Manga Review: Orochi: The Perfect Edition 1 by Kazuo Umezz
Despite her rather ominous name, Orochi doesn’t stand out in a crowd. She appears to be a moderately attractive woman in her early twenties. If you saw her on the street, you might not notice her at all. But Orochi isn’t quite human, and has strange powers. She doesn’t seem to be evil, but her perspective is that of an outsider, and so she inserts herself into people’s lives and strange situations.
Orochi is the continuing character in a series of horror manga by Kazuo Umezz, who was big in his day and influenced Junji Ito. Snake Girl and the Silver-Haired Witch, which I’ve previously reviewed, was based on one of his stories. This fancy hardcover volume collects two of the tales of Orochi.
“Sisters” begins with Orochi just trying to get out of the rain. One of her gifts is to make people think she’s someone who is supposed to be there, and the beautiful woman who opens the door accepts Orochi as the new maid. Rumi and her equally beautiful sister Emi claim to live alone save for an “animal” on the upper floor. It’s actually their hideously deformed mother.

• WHAT YOU HAVE TO DO: According to the manga review, which later artist did Kazuo Umezz influence? The entries have no connection to the manga review.

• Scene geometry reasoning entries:
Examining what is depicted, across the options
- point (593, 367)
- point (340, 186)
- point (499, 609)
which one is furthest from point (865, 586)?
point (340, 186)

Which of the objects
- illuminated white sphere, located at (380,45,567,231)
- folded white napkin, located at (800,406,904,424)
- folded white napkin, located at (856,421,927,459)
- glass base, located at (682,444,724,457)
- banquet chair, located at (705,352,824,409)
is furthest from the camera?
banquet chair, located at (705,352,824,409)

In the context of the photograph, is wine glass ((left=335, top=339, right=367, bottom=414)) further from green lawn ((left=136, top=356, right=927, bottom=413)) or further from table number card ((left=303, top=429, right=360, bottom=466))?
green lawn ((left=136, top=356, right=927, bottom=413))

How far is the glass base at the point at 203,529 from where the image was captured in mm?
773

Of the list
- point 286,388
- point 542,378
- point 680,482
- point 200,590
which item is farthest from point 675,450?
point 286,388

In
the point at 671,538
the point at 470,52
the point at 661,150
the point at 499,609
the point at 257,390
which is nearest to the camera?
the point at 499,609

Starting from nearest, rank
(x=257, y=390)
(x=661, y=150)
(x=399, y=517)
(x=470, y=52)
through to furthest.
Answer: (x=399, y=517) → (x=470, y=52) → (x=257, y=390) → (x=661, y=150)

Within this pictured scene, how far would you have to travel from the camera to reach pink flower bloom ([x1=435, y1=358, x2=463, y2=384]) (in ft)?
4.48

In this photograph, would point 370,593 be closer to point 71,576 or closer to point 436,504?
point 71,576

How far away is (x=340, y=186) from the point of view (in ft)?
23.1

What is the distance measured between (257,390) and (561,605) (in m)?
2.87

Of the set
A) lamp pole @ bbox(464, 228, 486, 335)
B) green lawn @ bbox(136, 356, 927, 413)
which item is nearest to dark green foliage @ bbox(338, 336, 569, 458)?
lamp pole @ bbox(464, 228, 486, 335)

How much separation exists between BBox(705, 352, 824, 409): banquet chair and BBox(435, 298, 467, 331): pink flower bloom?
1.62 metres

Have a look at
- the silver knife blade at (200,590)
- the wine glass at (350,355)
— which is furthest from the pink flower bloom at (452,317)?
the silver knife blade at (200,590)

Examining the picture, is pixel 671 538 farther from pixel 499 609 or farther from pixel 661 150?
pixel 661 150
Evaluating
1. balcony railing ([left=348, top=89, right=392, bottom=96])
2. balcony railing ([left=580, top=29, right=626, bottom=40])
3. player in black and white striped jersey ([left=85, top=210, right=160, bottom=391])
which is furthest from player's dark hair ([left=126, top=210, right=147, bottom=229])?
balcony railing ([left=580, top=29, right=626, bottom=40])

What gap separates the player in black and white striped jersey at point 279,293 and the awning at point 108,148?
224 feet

• REPLY: Junji Ito